In the wake of an imminent UC-wide tuition increase, a new national survey has found that the majority of millennial women worry about their financial futures due to the impact of student debt.
The survey, conducted by lifestyle website UChic, asked approximately 500 women if they felt the financial constraints of higher education would keep them from achieving their professional dreams. Of the respondents, 67 percent said yes.
Additionally, 52 percent of respondents reported accumulating up to $14,999 in debt from non-tuition related expenses like textbooks.
Christie Garton, founder of UChic, believes today’s students are likely to end up underemployed, and as a result, have an even more difficult time paying off their loans.

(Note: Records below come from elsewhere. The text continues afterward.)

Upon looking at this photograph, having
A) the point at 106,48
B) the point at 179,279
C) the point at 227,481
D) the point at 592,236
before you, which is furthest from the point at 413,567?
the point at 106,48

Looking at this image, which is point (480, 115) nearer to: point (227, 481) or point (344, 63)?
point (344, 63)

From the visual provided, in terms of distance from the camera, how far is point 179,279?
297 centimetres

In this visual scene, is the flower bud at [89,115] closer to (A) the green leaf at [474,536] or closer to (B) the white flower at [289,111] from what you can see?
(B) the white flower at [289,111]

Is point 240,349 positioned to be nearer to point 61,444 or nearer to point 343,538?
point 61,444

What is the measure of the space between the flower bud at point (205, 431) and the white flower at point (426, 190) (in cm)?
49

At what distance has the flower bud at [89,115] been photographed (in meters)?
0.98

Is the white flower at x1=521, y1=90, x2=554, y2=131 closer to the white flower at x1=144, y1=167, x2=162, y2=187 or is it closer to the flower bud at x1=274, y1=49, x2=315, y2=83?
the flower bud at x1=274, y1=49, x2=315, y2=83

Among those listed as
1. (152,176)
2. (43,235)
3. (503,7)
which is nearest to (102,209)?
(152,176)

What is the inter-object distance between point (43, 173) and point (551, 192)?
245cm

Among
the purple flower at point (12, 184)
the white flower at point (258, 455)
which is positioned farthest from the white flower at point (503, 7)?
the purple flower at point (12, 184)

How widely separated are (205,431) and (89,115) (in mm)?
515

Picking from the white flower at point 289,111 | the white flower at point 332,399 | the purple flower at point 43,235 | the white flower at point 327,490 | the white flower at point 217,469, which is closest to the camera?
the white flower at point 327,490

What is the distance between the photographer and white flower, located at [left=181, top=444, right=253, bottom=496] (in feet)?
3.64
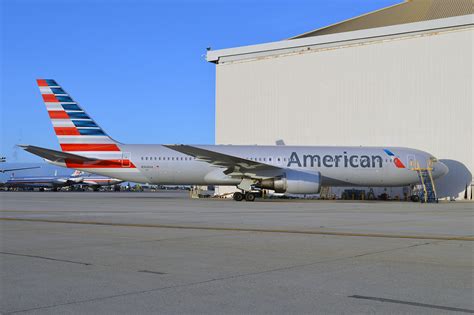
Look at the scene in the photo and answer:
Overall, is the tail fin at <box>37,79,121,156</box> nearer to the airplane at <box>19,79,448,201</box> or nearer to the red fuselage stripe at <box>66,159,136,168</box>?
the airplane at <box>19,79,448,201</box>

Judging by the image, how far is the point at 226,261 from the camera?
7.12 m

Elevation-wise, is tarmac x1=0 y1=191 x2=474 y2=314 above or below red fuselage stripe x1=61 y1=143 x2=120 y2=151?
below

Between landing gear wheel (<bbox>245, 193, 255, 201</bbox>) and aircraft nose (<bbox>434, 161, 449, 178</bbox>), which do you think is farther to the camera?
aircraft nose (<bbox>434, 161, 449, 178</bbox>)

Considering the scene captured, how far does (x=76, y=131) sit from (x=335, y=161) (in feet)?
51.6

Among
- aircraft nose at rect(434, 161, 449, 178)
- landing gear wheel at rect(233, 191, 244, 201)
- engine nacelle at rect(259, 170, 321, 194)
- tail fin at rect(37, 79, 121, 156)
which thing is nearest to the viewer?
engine nacelle at rect(259, 170, 321, 194)

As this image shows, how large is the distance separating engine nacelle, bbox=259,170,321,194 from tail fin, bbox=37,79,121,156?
9566mm

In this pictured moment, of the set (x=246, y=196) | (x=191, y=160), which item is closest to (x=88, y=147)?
(x=191, y=160)

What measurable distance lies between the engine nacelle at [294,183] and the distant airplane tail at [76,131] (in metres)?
8.82

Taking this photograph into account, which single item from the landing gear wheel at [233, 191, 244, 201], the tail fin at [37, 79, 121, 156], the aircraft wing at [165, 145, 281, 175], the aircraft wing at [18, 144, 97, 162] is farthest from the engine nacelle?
the aircraft wing at [18, 144, 97, 162]

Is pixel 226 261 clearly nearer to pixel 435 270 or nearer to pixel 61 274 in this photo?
pixel 61 274

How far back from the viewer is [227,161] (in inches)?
1180

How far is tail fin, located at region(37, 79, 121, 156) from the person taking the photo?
3198 cm

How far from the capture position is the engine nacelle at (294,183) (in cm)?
2939

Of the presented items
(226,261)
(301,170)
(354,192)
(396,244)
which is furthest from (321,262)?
(354,192)
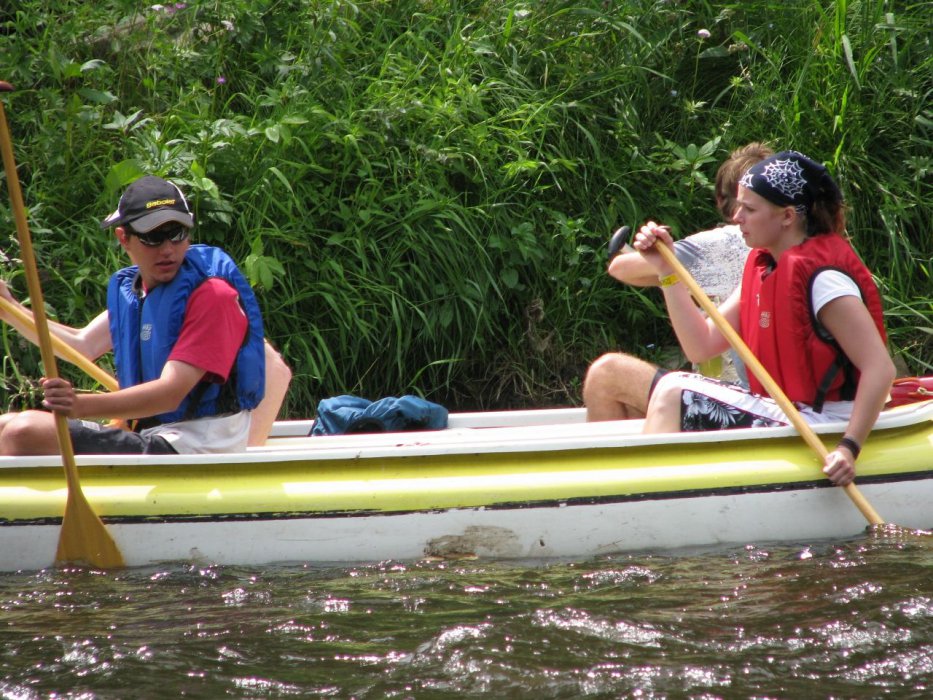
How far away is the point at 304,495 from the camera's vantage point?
11.1ft

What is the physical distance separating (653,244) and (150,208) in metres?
1.53

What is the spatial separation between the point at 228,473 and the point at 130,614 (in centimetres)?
50

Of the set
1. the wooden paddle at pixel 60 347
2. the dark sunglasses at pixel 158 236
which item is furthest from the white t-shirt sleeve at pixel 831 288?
the wooden paddle at pixel 60 347

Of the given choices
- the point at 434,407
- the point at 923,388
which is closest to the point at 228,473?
the point at 434,407

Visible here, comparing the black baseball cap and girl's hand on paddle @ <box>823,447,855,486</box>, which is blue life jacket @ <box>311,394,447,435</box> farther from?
girl's hand on paddle @ <box>823,447,855,486</box>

“When you go into college, there is the expectation that when you graduate, you’ll be able to get a great job in the field that you want to go into. But that’s just not the case anymore,” Garton said.
Instead, Garton explained, students take whatever jobs they can to begin paying back their loans, leading to a trend of underemployment and affecting these students’ earning potential in the future.

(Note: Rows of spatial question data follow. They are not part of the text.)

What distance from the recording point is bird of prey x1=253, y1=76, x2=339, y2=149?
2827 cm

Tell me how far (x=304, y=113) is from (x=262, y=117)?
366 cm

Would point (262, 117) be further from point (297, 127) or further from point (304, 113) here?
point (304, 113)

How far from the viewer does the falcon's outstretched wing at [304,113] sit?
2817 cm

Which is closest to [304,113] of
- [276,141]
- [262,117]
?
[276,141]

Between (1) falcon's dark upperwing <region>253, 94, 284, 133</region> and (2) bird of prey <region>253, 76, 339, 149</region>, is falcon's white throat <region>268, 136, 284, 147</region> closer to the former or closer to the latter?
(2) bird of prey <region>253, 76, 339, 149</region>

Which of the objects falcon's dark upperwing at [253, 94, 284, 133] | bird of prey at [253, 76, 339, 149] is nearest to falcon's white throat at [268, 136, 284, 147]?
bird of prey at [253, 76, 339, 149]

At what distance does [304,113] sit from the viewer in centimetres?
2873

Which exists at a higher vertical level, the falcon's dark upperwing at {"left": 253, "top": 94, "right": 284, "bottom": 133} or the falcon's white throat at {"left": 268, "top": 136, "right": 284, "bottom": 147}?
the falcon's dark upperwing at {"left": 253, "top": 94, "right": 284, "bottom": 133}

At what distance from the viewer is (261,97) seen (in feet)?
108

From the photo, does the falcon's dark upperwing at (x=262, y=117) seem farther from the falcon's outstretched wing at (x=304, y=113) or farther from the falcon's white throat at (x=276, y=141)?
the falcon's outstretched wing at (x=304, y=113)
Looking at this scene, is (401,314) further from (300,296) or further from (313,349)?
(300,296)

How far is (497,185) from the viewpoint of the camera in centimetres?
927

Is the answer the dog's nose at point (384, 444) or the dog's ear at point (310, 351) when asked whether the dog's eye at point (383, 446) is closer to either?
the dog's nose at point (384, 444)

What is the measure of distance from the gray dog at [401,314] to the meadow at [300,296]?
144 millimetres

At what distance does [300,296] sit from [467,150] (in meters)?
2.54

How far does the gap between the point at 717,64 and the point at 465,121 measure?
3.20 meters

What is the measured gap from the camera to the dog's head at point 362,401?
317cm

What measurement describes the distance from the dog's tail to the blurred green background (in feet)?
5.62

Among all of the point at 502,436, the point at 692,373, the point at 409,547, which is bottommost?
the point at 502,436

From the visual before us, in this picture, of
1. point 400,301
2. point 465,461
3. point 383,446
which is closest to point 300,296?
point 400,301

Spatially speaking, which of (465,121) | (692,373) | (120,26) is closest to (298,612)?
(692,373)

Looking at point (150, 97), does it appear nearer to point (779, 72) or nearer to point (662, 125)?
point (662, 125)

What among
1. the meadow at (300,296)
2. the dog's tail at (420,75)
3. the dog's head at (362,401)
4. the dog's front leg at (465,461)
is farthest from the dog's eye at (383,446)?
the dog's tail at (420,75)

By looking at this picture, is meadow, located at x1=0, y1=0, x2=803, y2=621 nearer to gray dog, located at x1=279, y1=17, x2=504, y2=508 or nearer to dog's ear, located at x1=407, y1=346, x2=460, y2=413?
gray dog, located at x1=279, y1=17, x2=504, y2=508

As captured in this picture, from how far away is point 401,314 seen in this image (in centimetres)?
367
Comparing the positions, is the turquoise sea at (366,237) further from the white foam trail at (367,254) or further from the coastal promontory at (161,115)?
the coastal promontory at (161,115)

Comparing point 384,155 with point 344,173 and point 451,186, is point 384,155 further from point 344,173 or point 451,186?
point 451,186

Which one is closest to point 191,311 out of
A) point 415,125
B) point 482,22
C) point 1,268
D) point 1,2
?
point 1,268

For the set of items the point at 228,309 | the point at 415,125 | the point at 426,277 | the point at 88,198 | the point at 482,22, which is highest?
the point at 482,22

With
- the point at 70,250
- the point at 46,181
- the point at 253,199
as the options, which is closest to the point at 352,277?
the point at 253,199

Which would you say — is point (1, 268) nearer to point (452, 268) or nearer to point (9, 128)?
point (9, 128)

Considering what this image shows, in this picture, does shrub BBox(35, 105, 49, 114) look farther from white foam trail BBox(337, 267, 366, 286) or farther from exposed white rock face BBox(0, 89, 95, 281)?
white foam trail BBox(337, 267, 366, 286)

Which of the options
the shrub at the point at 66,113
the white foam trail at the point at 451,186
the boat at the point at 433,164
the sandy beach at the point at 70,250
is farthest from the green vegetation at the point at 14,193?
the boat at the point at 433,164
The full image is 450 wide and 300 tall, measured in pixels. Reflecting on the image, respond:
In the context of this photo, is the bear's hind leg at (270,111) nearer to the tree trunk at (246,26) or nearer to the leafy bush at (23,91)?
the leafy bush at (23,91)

Garton also believes that the growing financial burden will have a long-term effect as students shy away from pricy, top-tier schools in favor of more economical options.

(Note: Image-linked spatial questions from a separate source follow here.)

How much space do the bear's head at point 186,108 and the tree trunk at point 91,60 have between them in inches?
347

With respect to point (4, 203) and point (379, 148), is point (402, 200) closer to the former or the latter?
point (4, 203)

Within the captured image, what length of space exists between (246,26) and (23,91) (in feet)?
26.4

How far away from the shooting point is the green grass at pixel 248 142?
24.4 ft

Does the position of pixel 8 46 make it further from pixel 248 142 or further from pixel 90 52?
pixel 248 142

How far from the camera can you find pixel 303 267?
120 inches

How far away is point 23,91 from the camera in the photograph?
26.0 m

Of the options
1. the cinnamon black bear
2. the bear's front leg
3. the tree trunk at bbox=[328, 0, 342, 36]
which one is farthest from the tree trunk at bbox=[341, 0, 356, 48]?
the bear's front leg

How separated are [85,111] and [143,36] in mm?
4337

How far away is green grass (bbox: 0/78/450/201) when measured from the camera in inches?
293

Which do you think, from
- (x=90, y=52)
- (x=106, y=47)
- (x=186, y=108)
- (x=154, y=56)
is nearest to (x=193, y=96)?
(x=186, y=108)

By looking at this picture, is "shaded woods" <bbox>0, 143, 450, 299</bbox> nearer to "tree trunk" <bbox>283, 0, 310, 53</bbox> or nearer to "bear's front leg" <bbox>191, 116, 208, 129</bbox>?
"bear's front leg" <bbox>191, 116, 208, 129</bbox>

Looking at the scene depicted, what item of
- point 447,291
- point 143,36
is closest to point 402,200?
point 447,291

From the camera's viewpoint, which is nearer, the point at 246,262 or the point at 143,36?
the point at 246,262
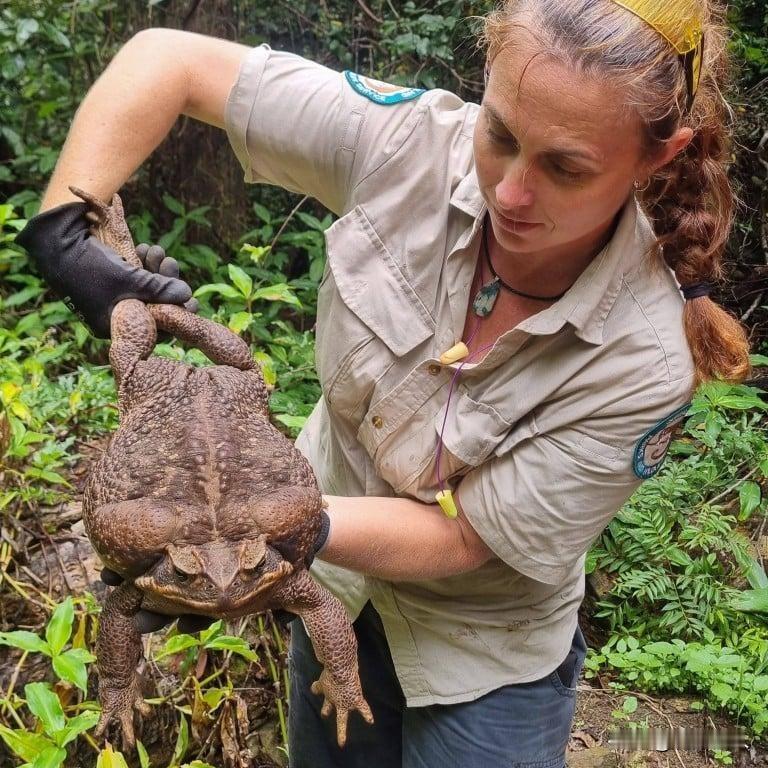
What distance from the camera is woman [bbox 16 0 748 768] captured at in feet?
A: 6.87

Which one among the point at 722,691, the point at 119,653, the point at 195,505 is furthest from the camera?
the point at 722,691

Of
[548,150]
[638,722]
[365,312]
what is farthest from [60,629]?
[638,722]

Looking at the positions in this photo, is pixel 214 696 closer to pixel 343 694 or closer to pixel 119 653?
pixel 343 694

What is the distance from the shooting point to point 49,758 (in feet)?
8.03

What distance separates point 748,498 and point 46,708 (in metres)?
3.35

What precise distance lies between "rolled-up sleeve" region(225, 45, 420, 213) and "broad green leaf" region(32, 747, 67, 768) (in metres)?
1.92

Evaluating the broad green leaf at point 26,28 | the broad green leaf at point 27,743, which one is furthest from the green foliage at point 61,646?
the broad green leaf at point 26,28

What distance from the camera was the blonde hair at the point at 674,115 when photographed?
1697mm

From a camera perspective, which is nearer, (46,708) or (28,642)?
(46,708)

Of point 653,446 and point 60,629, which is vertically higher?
point 653,446

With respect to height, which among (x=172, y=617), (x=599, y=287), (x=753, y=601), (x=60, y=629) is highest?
(x=599, y=287)

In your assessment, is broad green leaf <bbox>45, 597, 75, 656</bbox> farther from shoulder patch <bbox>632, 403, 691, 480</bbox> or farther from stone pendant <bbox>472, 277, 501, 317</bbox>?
shoulder patch <bbox>632, 403, 691, 480</bbox>

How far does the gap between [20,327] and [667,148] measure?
4.31 metres

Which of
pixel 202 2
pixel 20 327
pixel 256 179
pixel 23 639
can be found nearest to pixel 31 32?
pixel 202 2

“Today more than ever, with student debt at an average of $33,000, students are going to start [to] take a hard look at the more affordable universities,” Garton said. “What it really comes down to is an individual choice, like choosing a school where alumni are making the most money from the major you want to pursue.”
The UC system has been under a tuition freeze for the last three years, in part due to a financial boost from Proposition 30 in 2012. But UC Regents Board member George Kieffer recently told the UCSD Guardian that a tuition increase of 4 to 5 percent is likely to take effect in the 2015-16 school year.
“It’s difficult to foresee a healthy future without building tuition in some way,” Kieffer said. “I think we should be prepared to face a sense of reality that tuition cannot be frozen forever and in the end that’s not sustainable [or] a solution.”